[Items for visual spatial reasoning]
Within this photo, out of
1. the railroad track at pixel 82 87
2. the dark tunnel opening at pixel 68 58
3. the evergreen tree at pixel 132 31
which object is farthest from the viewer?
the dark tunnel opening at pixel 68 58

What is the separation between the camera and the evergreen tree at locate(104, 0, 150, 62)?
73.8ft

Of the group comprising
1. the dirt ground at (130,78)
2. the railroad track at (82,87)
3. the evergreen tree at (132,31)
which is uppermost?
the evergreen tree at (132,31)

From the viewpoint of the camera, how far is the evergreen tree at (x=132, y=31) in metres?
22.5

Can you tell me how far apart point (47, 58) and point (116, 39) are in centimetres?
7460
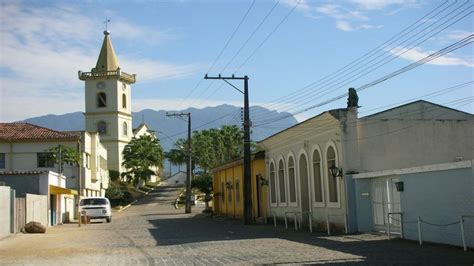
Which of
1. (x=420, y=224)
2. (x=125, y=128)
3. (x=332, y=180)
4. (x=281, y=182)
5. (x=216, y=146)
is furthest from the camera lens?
(x=125, y=128)

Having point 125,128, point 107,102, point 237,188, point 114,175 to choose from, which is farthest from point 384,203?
point 125,128

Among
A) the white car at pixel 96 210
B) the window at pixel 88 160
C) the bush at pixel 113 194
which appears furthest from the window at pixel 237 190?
the bush at pixel 113 194

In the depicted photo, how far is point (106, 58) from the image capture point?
9688 cm

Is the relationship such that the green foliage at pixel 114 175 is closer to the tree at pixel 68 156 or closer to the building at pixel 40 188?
the tree at pixel 68 156

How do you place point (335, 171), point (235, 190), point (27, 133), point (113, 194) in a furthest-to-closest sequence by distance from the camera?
point (113, 194), point (27, 133), point (235, 190), point (335, 171)

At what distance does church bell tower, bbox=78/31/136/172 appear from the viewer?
9581cm

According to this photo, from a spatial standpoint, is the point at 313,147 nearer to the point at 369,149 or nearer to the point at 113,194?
the point at 369,149

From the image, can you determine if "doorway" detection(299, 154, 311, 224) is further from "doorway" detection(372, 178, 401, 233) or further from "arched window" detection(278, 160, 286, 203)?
"doorway" detection(372, 178, 401, 233)

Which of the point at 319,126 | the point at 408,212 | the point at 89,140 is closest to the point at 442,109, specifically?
the point at 319,126

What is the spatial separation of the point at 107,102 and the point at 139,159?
11.8 metres

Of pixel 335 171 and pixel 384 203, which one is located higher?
pixel 335 171

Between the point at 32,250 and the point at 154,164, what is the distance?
73.3m

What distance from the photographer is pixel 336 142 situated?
24203 millimetres

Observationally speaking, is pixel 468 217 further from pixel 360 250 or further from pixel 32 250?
pixel 32 250
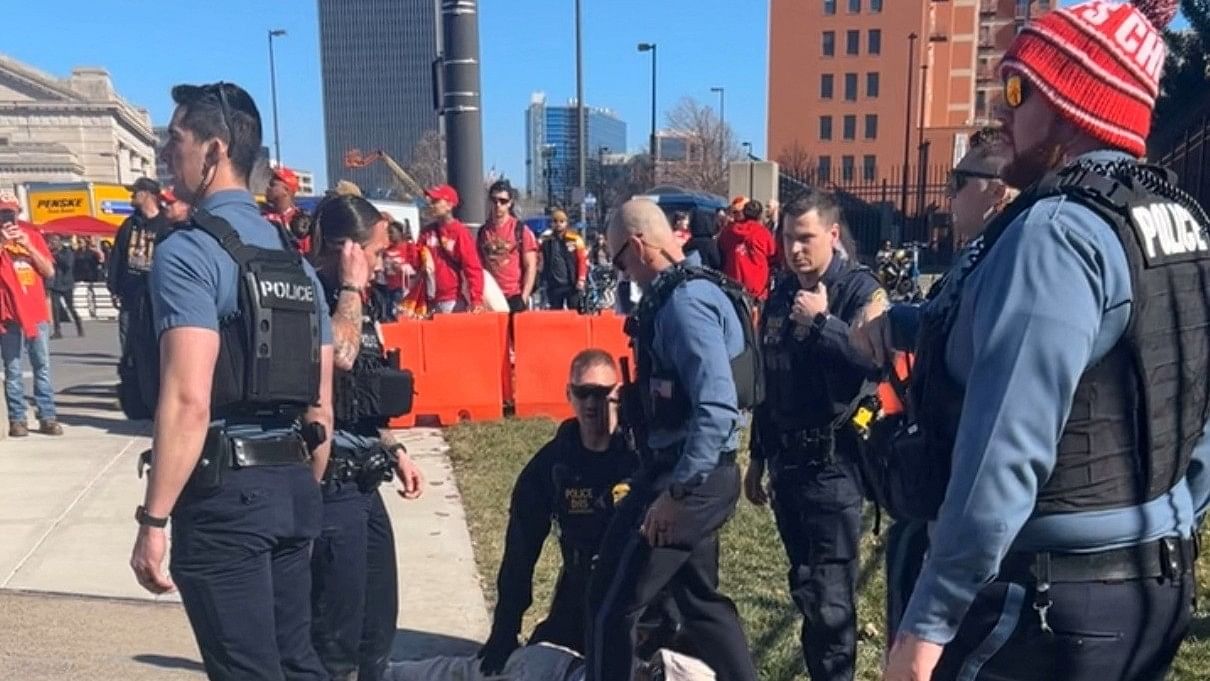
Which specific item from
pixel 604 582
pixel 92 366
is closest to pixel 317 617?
→ pixel 604 582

■ JOB:
Copy all of the records above word for word, leaving out the pictures.

■ WRITTEN RESPONSE:
Within this photo, out of
1. the railroad track at pixel 82 87
2. the dark tunnel opening at pixel 68 58
3. the evergreen tree at pixel 132 31
which object is farthest from the viewer?
the dark tunnel opening at pixel 68 58

What is the separation between the camera and the evergreen tree at locate(104, 0, 150, 62)?
73.8ft

Of the group comprising
1. the dirt ground at (130,78)
2. the railroad track at (82,87)
3. the evergreen tree at (132,31)
which is uppermost?
the evergreen tree at (132,31)

From the viewpoint of the camera, how far is the evergreen tree at (x=132, y=31) in metres?
22.5

Can you tell me how far apart point (47, 58) and point (116, 39) are in centimetres?
7460
Which of
1. (x=420, y=224)
2. (x=125, y=128)
3. (x=332, y=180)
4. (x=281, y=182)
5. (x=216, y=146)
is furthest from the camera lens?
(x=125, y=128)

Having point 125,128, point 107,102, point 237,188, point 114,175 to choose from, which is farthest from point 384,203?
point 125,128

Among
A) the white car at pixel 96 210
B) the window at pixel 88 160
C) the bush at pixel 113 194
which appears furthest from the window at pixel 237 190?
the bush at pixel 113 194

In the depicted photo, how far is point (106, 58) from the image capture point?
9688 cm

Is the relationship such that the green foliage at pixel 114 175 is closer to the tree at pixel 68 156 or closer to the building at pixel 40 188?
the tree at pixel 68 156

How do you place point (335, 171), point (235, 190), point (27, 133), point (113, 194) in a furthest-to-closest sequence by distance from the camera?
point (113, 194), point (27, 133), point (235, 190), point (335, 171)

At what distance does church bell tower, bbox=78/31/136/172 appear from the viewer?
9581cm

According to this photo, from a spatial standpoint, is the point at 313,147 nearer to the point at 369,149 or nearer to the point at 113,194?
the point at 369,149

From the image, can you determine if "doorway" detection(299, 154, 311, 224) is further from "doorway" detection(372, 178, 401, 233) or further from "arched window" detection(278, 160, 286, 203)?
"doorway" detection(372, 178, 401, 233)

Which of the point at 319,126 | the point at 408,212 | the point at 89,140 is closest to the point at 442,109, specifically?
the point at 319,126

What is the spatial separation of the point at 107,102 and the point at 139,159?
11.8 metres

Of pixel 335 171 and pixel 384 203, which one is located higher?
pixel 335 171

Between the point at 32,250 and the point at 154,164, what is the distance?
73.3m

What distance from the photographer is pixel 336 142 situated?
24203 millimetres

Observationally speaking, is pixel 468 217 further from pixel 360 250 or further from pixel 32 250?
pixel 32 250
Which specific item from
pixel 604 582
pixel 92 366
is closest to pixel 317 617?
→ pixel 604 582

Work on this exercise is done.